The good news for me is that store management intelligently includes overstuffed seating near the dressing rooms, so the shoppers’ guests can relax comfortably and provide expert, thumbs-up/thumbs-down advice.
My wife looks amazing in every piece she tries on. It’s a thumbs-up kind of day.
Outside again, the sun is strong. We load our Subaru wagon with sustainable bounty. The sky is still blue and I am still reasonably at peace. I look down-River, then up-River one last time. A few boats bob on the calm waters of the lower Hudson River.
And I think: there are worse things in the world than being the anti-Fiurucci.
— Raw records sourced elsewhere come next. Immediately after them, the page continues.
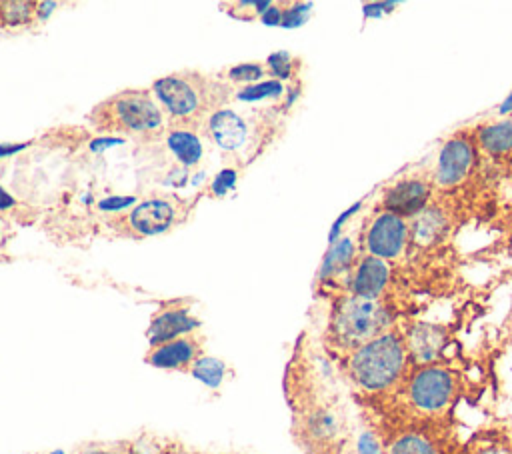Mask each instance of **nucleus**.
<instances>
[{
  "label": "nucleus",
  "mask_w": 512,
  "mask_h": 454,
  "mask_svg": "<svg viewBox=\"0 0 512 454\" xmlns=\"http://www.w3.org/2000/svg\"><path fill=\"white\" fill-rule=\"evenodd\" d=\"M152 92L168 114V126L202 132L208 118L232 98V86L224 78L196 70H182L158 78Z\"/></svg>",
  "instance_id": "nucleus-1"
},
{
  "label": "nucleus",
  "mask_w": 512,
  "mask_h": 454,
  "mask_svg": "<svg viewBox=\"0 0 512 454\" xmlns=\"http://www.w3.org/2000/svg\"><path fill=\"white\" fill-rule=\"evenodd\" d=\"M88 122L98 132H118L144 142L160 140L168 128L162 108L150 90H122L98 102Z\"/></svg>",
  "instance_id": "nucleus-2"
},
{
  "label": "nucleus",
  "mask_w": 512,
  "mask_h": 454,
  "mask_svg": "<svg viewBox=\"0 0 512 454\" xmlns=\"http://www.w3.org/2000/svg\"><path fill=\"white\" fill-rule=\"evenodd\" d=\"M408 362L404 336L394 330L362 344L346 356L350 380L364 392H384L402 376Z\"/></svg>",
  "instance_id": "nucleus-3"
},
{
  "label": "nucleus",
  "mask_w": 512,
  "mask_h": 454,
  "mask_svg": "<svg viewBox=\"0 0 512 454\" xmlns=\"http://www.w3.org/2000/svg\"><path fill=\"white\" fill-rule=\"evenodd\" d=\"M388 328L390 312L378 298L348 294L334 304L328 338L336 348L350 354L362 344L388 332Z\"/></svg>",
  "instance_id": "nucleus-4"
},
{
  "label": "nucleus",
  "mask_w": 512,
  "mask_h": 454,
  "mask_svg": "<svg viewBox=\"0 0 512 454\" xmlns=\"http://www.w3.org/2000/svg\"><path fill=\"white\" fill-rule=\"evenodd\" d=\"M186 214L184 200L170 194H152L140 200L128 214L112 218L108 226L122 236L144 238L172 230L186 220Z\"/></svg>",
  "instance_id": "nucleus-5"
},
{
  "label": "nucleus",
  "mask_w": 512,
  "mask_h": 454,
  "mask_svg": "<svg viewBox=\"0 0 512 454\" xmlns=\"http://www.w3.org/2000/svg\"><path fill=\"white\" fill-rule=\"evenodd\" d=\"M456 394V378L442 366H420L406 386L412 408L424 414H438L450 406Z\"/></svg>",
  "instance_id": "nucleus-6"
},
{
  "label": "nucleus",
  "mask_w": 512,
  "mask_h": 454,
  "mask_svg": "<svg viewBox=\"0 0 512 454\" xmlns=\"http://www.w3.org/2000/svg\"><path fill=\"white\" fill-rule=\"evenodd\" d=\"M198 326H200V320L192 316L188 302L170 300V302H164L156 310V314L150 320L146 336H148V342L152 348V346L170 342L174 338L192 334V332H196Z\"/></svg>",
  "instance_id": "nucleus-7"
},
{
  "label": "nucleus",
  "mask_w": 512,
  "mask_h": 454,
  "mask_svg": "<svg viewBox=\"0 0 512 454\" xmlns=\"http://www.w3.org/2000/svg\"><path fill=\"white\" fill-rule=\"evenodd\" d=\"M408 240V224L404 218L382 212L378 214L366 232V252L370 256L388 260L396 258Z\"/></svg>",
  "instance_id": "nucleus-8"
},
{
  "label": "nucleus",
  "mask_w": 512,
  "mask_h": 454,
  "mask_svg": "<svg viewBox=\"0 0 512 454\" xmlns=\"http://www.w3.org/2000/svg\"><path fill=\"white\" fill-rule=\"evenodd\" d=\"M202 132L226 152H242L246 144H250V124L244 116L226 106L208 118Z\"/></svg>",
  "instance_id": "nucleus-9"
},
{
  "label": "nucleus",
  "mask_w": 512,
  "mask_h": 454,
  "mask_svg": "<svg viewBox=\"0 0 512 454\" xmlns=\"http://www.w3.org/2000/svg\"><path fill=\"white\" fill-rule=\"evenodd\" d=\"M202 356V338L192 332L170 342L152 346L146 354V362L162 370H180L188 372L190 366Z\"/></svg>",
  "instance_id": "nucleus-10"
},
{
  "label": "nucleus",
  "mask_w": 512,
  "mask_h": 454,
  "mask_svg": "<svg viewBox=\"0 0 512 454\" xmlns=\"http://www.w3.org/2000/svg\"><path fill=\"white\" fill-rule=\"evenodd\" d=\"M428 196H430V188L426 182L418 178H406L384 192L382 206H384V212L396 214L400 218H408V216L414 218L426 208Z\"/></svg>",
  "instance_id": "nucleus-11"
},
{
  "label": "nucleus",
  "mask_w": 512,
  "mask_h": 454,
  "mask_svg": "<svg viewBox=\"0 0 512 454\" xmlns=\"http://www.w3.org/2000/svg\"><path fill=\"white\" fill-rule=\"evenodd\" d=\"M404 344L410 360H414L418 366H430L446 344V330L436 324L416 322L408 328Z\"/></svg>",
  "instance_id": "nucleus-12"
},
{
  "label": "nucleus",
  "mask_w": 512,
  "mask_h": 454,
  "mask_svg": "<svg viewBox=\"0 0 512 454\" xmlns=\"http://www.w3.org/2000/svg\"><path fill=\"white\" fill-rule=\"evenodd\" d=\"M390 278V266L386 260L376 256H362L350 270L348 288L350 294L362 296V298H378L388 284Z\"/></svg>",
  "instance_id": "nucleus-13"
},
{
  "label": "nucleus",
  "mask_w": 512,
  "mask_h": 454,
  "mask_svg": "<svg viewBox=\"0 0 512 454\" xmlns=\"http://www.w3.org/2000/svg\"><path fill=\"white\" fill-rule=\"evenodd\" d=\"M472 164V148L464 138H452L444 144L438 166L436 180L440 186H456L464 180Z\"/></svg>",
  "instance_id": "nucleus-14"
},
{
  "label": "nucleus",
  "mask_w": 512,
  "mask_h": 454,
  "mask_svg": "<svg viewBox=\"0 0 512 454\" xmlns=\"http://www.w3.org/2000/svg\"><path fill=\"white\" fill-rule=\"evenodd\" d=\"M164 142L168 152L178 160L182 166H194L200 162L204 146L198 136V130L180 128V126H168L164 132Z\"/></svg>",
  "instance_id": "nucleus-15"
},
{
  "label": "nucleus",
  "mask_w": 512,
  "mask_h": 454,
  "mask_svg": "<svg viewBox=\"0 0 512 454\" xmlns=\"http://www.w3.org/2000/svg\"><path fill=\"white\" fill-rule=\"evenodd\" d=\"M340 430H342V420L328 406L314 408L304 418V432H306L308 440L318 444V446L320 444L326 446V444L336 442L338 436H340Z\"/></svg>",
  "instance_id": "nucleus-16"
},
{
  "label": "nucleus",
  "mask_w": 512,
  "mask_h": 454,
  "mask_svg": "<svg viewBox=\"0 0 512 454\" xmlns=\"http://www.w3.org/2000/svg\"><path fill=\"white\" fill-rule=\"evenodd\" d=\"M446 216L438 208H424L408 226V236H412L414 244L426 248L436 244L446 232Z\"/></svg>",
  "instance_id": "nucleus-17"
},
{
  "label": "nucleus",
  "mask_w": 512,
  "mask_h": 454,
  "mask_svg": "<svg viewBox=\"0 0 512 454\" xmlns=\"http://www.w3.org/2000/svg\"><path fill=\"white\" fill-rule=\"evenodd\" d=\"M478 140L490 154H502L512 150V120L486 124L478 132Z\"/></svg>",
  "instance_id": "nucleus-18"
},
{
  "label": "nucleus",
  "mask_w": 512,
  "mask_h": 454,
  "mask_svg": "<svg viewBox=\"0 0 512 454\" xmlns=\"http://www.w3.org/2000/svg\"><path fill=\"white\" fill-rule=\"evenodd\" d=\"M352 260H354V242L352 238H340L338 242L332 244V248L328 250L322 270H320V278H330L334 274H340L344 270H352Z\"/></svg>",
  "instance_id": "nucleus-19"
},
{
  "label": "nucleus",
  "mask_w": 512,
  "mask_h": 454,
  "mask_svg": "<svg viewBox=\"0 0 512 454\" xmlns=\"http://www.w3.org/2000/svg\"><path fill=\"white\" fill-rule=\"evenodd\" d=\"M196 380L206 384L208 388H218L226 376V364L214 356H200L188 370Z\"/></svg>",
  "instance_id": "nucleus-20"
},
{
  "label": "nucleus",
  "mask_w": 512,
  "mask_h": 454,
  "mask_svg": "<svg viewBox=\"0 0 512 454\" xmlns=\"http://www.w3.org/2000/svg\"><path fill=\"white\" fill-rule=\"evenodd\" d=\"M388 454H440L436 450V446L420 436V434H414V432H408V434H402L398 436L390 448H388Z\"/></svg>",
  "instance_id": "nucleus-21"
},
{
  "label": "nucleus",
  "mask_w": 512,
  "mask_h": 454,
  "mask_svg": "<svg viewBox=\"0 0 512 454\" xmlns=\"http://www.w3.org/2000/svg\"><path fill=\"white\" fill-rule=\"evenodd\" d=\"M32 2H0V24L22 26L28 24L34 14Z\"/></svg>",
  "instance_id": "nucleus-22"
},
{
  "label": "nucleus",
  "mask_w": 512,
  "mask_h": 454,
  "mask_svg": "<svg viewBox=\"0 0 512 454\" xmlns=\"http://www.w3.org/2000/svg\"><path fill=\"white\" fill-rule=\"evenodd\" d=\"M284 92L282 82L278 80H266L260 84H248L246 88H240L236 92V98L242 102H256V100H264V98H274L280 96Z\"/></svg>",
  "instance_id": "nucleus-23"
},
{
  "label": "nucleus",
  "mask_w": 512,
  "mask_h": 454,
  "mask_svg": "<svg viewBox=\"0 0 512 454\" xmlns=\"http://www.w3.org/2000/svg\"><path fill=\"white\" fill-rule=\"evenodd\" d=\"M262 74H264V66L250 62V64H238L228 68L226 78L232 82H254V80H260Z\"/></svg>",
  "instance_id": "nucleus-24"
},
{
  "label": "nucleus",
  "mask_w": 512,
  "mask_h": 454,
  "mask_svg": "<svg viewBox=\"0 0 512 454\" xmlns=\"http://www.w3.org/2000/svg\"><path fill=\"white\" fill-rule=\"evenodd\" d=\"M266 66L272 76L290 78L292 76V56L288 52H274L268 56Z\"/></svg>",
  "instance_id": "nucleus-25"
},
{
  "label": "nucleus",
  "mask_w": 512,
  "mask_h": 454,
  "mask_svg": "<svg viewBox=\"0 0 512 454\" xmlns=\"http://www.w3.org/2000/svg\"><path fill=\"white\" fill-rule=\"evenodd\" d=\"M236 182V170L234 168H222L214 180L210 182V188H208V194L210 196H224Z\"/></svg>",
  "instance_id": "nucleus-26"
},
{
  "label": "nucleus",
  "mask_w": 512,
  "mask_h": 454,
  "mask_svg": "<svg viewBox=\"0 0 512 454\" xmlns=\"http://www.w3.org/2000/svg\"><path fill=\"white\" fill-rule=\"evenodd\" d=\"M76 454H130V444L126 442H106V444H90L78 450Z\"/></svg>",
  "instance_id": "nucleus-27"
},
{
  "label": "nucleus",
  "mask_w": 512,
  "mask_h": 454,
  "mask_svg": "<svg viewBox=\"0 0 512 454\" xmlns=\"http://www.w3.org/2000/svg\"><path fill=\"white\" fill-rule=\"evenodd\" d=\"M310 8H312V4H294L290 10L282 12V24L286 28L300 26L306 20V14L310 12Z\"/></svg>",
  "instance_id": "nucleus-28"
},
{
  "label": "nucleus",
  "mask_w": 512,
  "mask_h": 454,
  "mask_svg": "<svg viewBox=\"0 0 512 454\" xmlns=\"http://www.w3.org/2000/svg\"><path fill=\"white\" fill-rule=\"evenodd\" d=\"M356 454H382L376 438L370 432H362L356 442Z\"/></svg>",
  "instance_id": "nucleus-29"
},
{
  "label": "nucleus",
  "mask_w": 512,
  "mask_h": 454,
  "mask_svg": "<svg viewBox=\"0 0 512 454\" xmlns=\"http://www.w3.org/2000/svg\"><path fill=\"white\" fill-rule=\"evenodd\" d=\"M398 2H376V4H366L364 6V16H382L386 12H392V8H396Z\"/></svg>",
  "instance_id": "nucleus-30"
},
{
  "label": "nucleus",
  "mask_w": 512,
  "mask_h": 454,
  "mask_svg": "<svg viewBox=\"0 0 512 454\" xmlns=\"http://www.w3.org/2000/svg\"><path fill=\"white\" fill-rule=\"evenodd\" d=\"M262 22L266 26H278L282 22V10L276 6H270L264 14H262Z\"/></svg>",
  "instance_id": "nucleus-31"
},
{
  "label": "nucleus",
  "mask_w": 512,
  "mask_h": 454,
  "mask_svg": "<svg viewBox=\"0 0 512 454\" xmlns=\"http://www.w3.org/2000/svg\"><path fill=\"white\" fill-rule=\"evenodd\" d=\"M130 202H134V198H110V200H102V204H100V208L104 210H110V208H124V206H128Z\"/></svg>",
  "instance_id": "nucleus-32"
},
{
  "label": "nucleus",
  "mask_w": 512,
  "mask_h": 454,
  "mask_svg": "<svg viewBox=\"0 0 512 454\" xmlns=\"http://www.w3.org/2000/svg\"><path fill=\"white\" fill-rule=\"evenodd\" d=\"M166 454H200V452H194V450H188V448H184L180 444H174V446L166 448Z\"/></svg>",
  "instance_id": "nucleus-33"
},
{
  "label": "nucleus",
  "mask_w": 512,
  "mask_h": 454,
  "mask_svg": "<svg viewBox=\"0 0 512 454\" xmlns=\"http://www.w3.org/2000/svg\"><path fill=\"white\" fill-rule=\"evenodd\" d=\"M14 204V200L0 188V208H8V206H12Z\"/></svg>",
  "instance_id": "nucleus-34"
},
{
  "label": "nucleus",
  "mask_w": 512,
  "mask_h": 454,
  "mask_svg": "<svg viewBox=\"0 0 512 454\" xmlns=\"http://www.w3.org/2000/svg\"><path fill=\"white\" fill-rule=\"evenodd\" d=\"M512 110V92L508 94V98L502 102V106H500V114H506V112H510Z\"/></svg>",
  "instance_id": "nucleus-35"
},
{
  "label": "nucleus",
  "mask_w": 512,
  "mask_h": 454,
  "mask_svg": "<svg viewBox=\"0 0 512 454\" xmlns=\"http://www.w3.org/2000/svg\"><path fill=\"white\" fill-rule=\"evenodd\" d=\"M478 454H512V452L504 450V448H486V450H482Z\"/></svg>",
  "instance_id": "nucleus-36"
},
{
  "label": "nucleus",
  "mask_w": 512,
  "mask_h": 454,
  "mask_svg": "<svg viewBox=\"0 0 512 454\" xmlns=\"http://www.w3.org/2000/svg\"><path fill=\"white\" fill-rule=\"evenodd\" d=\"M20 148H24V146H0V156H6V154L16 152V150H20Z\"/></svg>",
  "instance_id": "nucleus-37"
}]
</instances>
To paraphrase Elvis Costello, what’s so funny about “simplicity, sustainability, and timeless design.”
And what do I know, anyway? I get my clothes online from Cabela’s Bargain Cave. “Tonight, Marty is wearing Carhartt. Stunning cargo pants, Marty. Tell us about it, won’t you?”
I drive out of the parking lot, past the Metro North train station, and head back to the Bronx. And as I do, as the sun causes me to reach for my sunglasses for the first time this season, I think of this verse from the Decemberists’ song, “June Hymn”:
“A barany of ivy in the trees, expanding out it’s empire by degrees. And all the branches burst a’ bloom, into bloom. Heaven sent this cardinal, maroon.” And, then, that chorus:
“And once upon it, the yellow bonnets, Garland all the line. And you were waking, and day was breaking, a panoply of song. And summer comes to Springville Hills.”
For a Saturday of clothes shopping, it could have been way worse.